- LISTE DES TÂCHES
A. Recopiez la page sur Soixante-neuf tiroirs en commençant par « Goran Petrović - Soixante-neuf » et en finissant par « multiples à l’étranger. », et remplacez « Zulma » par « la maison ».
B. Dites si ces affirmations sont conformes à la page sur Soixante-neuf tiroirs, par oui ou non, en citant tels quels les mots de la page qui tranchent : (i) le livre est paru en Serbie en 2000 ; (ii) Zulma a sorti la réédition en poche en 2003 ; (iii) l'auteur est très connu en France.

- EXTRAIT DE PAGE
______________________________
Goran Petrović - Soixante-neuf
tiroirs - Zulma
Editeur dédié au domaine international, Zulma proposait en 2021 dans sa déclinaison Poche une réédition d’un remarquable ouvrage du serbe Goran Petrović Soixante-neuf tiroirs paru en 2000 en Serbie et traduit une première fois en France en 2003. Zulma qui semble emprunter les pas de la prestigieuse collection « Du monde entier » de Gallimard, délivre assez régulièrement quelques pépites : on citera pour exemple Epépé de Ferenc Karinthy ou les romans de Leo Perutz. La littérature de la terre natale de l’auteur, d’où émerge le prix Nobel de littérature Ivo Andrić, reste à découvrir, à l’image du romancier, peu connu dans notre hexagone, malgré quatre traductions et de multiples à l’étranger.
______________________________
- EXTRAITS DES DONNÉES
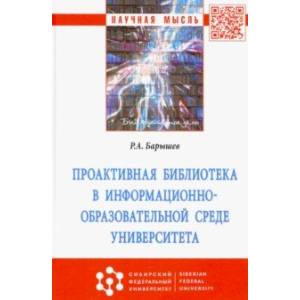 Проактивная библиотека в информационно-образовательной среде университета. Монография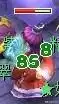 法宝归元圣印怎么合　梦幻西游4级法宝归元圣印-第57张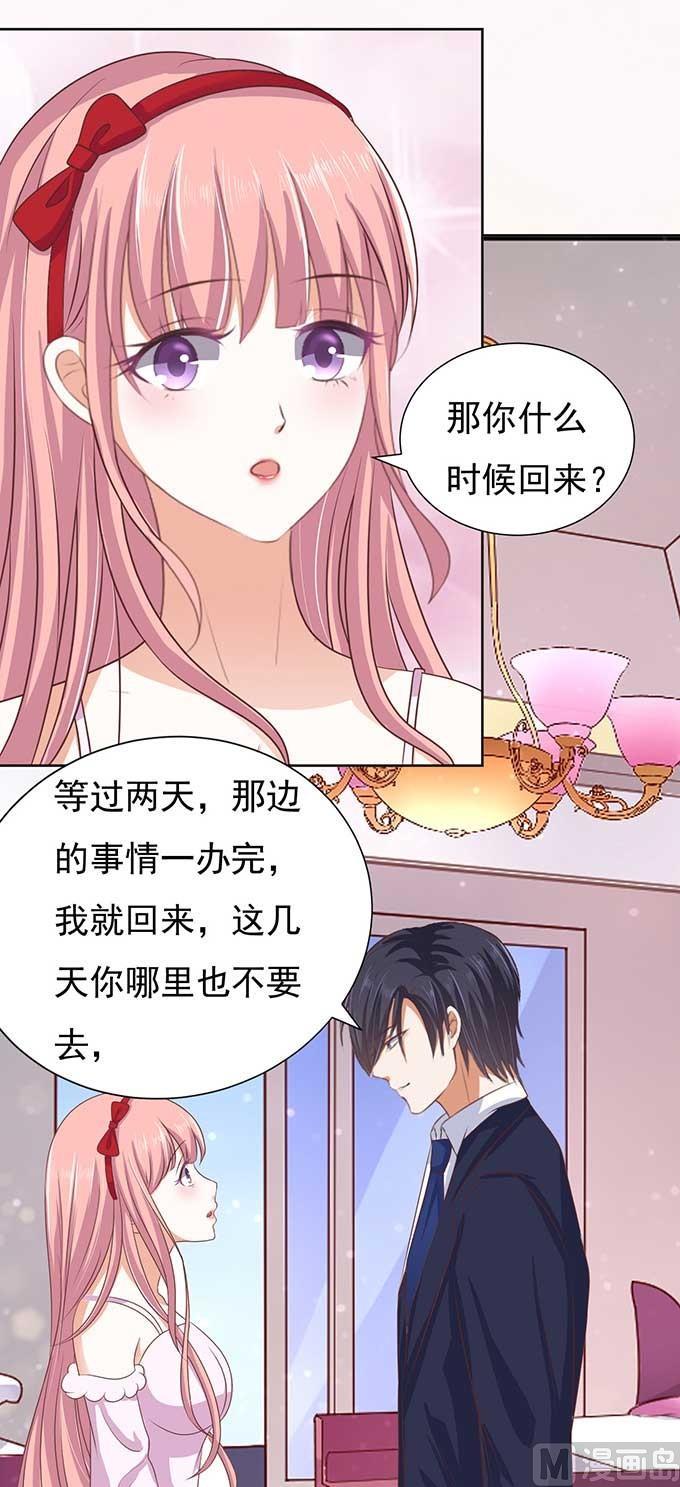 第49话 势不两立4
______________________________
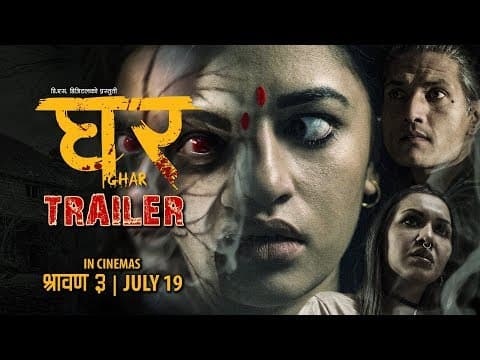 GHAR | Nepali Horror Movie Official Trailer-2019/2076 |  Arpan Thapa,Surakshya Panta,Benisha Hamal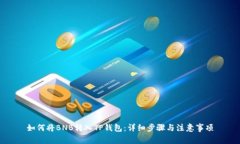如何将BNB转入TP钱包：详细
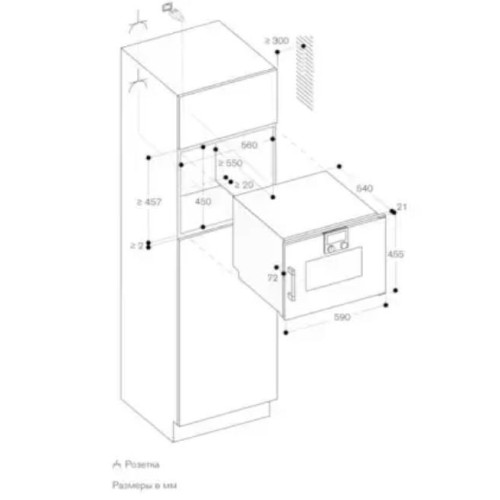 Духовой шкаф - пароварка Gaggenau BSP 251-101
______________________________
- RÉPONSES
A.
Goran Petrović - Soixante-neuf
tiroirs - la maison
Editeur dédié au domaine international, la maison proposait en 2021 dans sa déclinaison Poche une réédition d’un remarquable ouvrage du serbe Goran Petrović Soixante-neuf tiroirs paru en 2000 en Serbie et traduit une première fois en France en 2003. la maison qui semble emprunter les pas de la prestigieuse collection « Du monde entier » de Gallimard, délivre assez régulièrement quelques pépites : on citera pour exemple Epépé de Ferenc Karinthy ou les romans de Leo Perutz. La littérature de la terre natale de l’auteur, d’où émerge le prix Nobel de littérature Ivo Andrić, reste à découvrir, à l’image du romancier, peu connu dans notre hexagone, malgré quatre traductions et de multiples à l’étranger.

B.
(i) Oui : « paru en 2000 en Serbie ».
(ii) Non : « Zulma proposait en 2021 dans sa déclinaison Poche une réédition ».
(iii) Non : « peu connu dans notre hexagone ».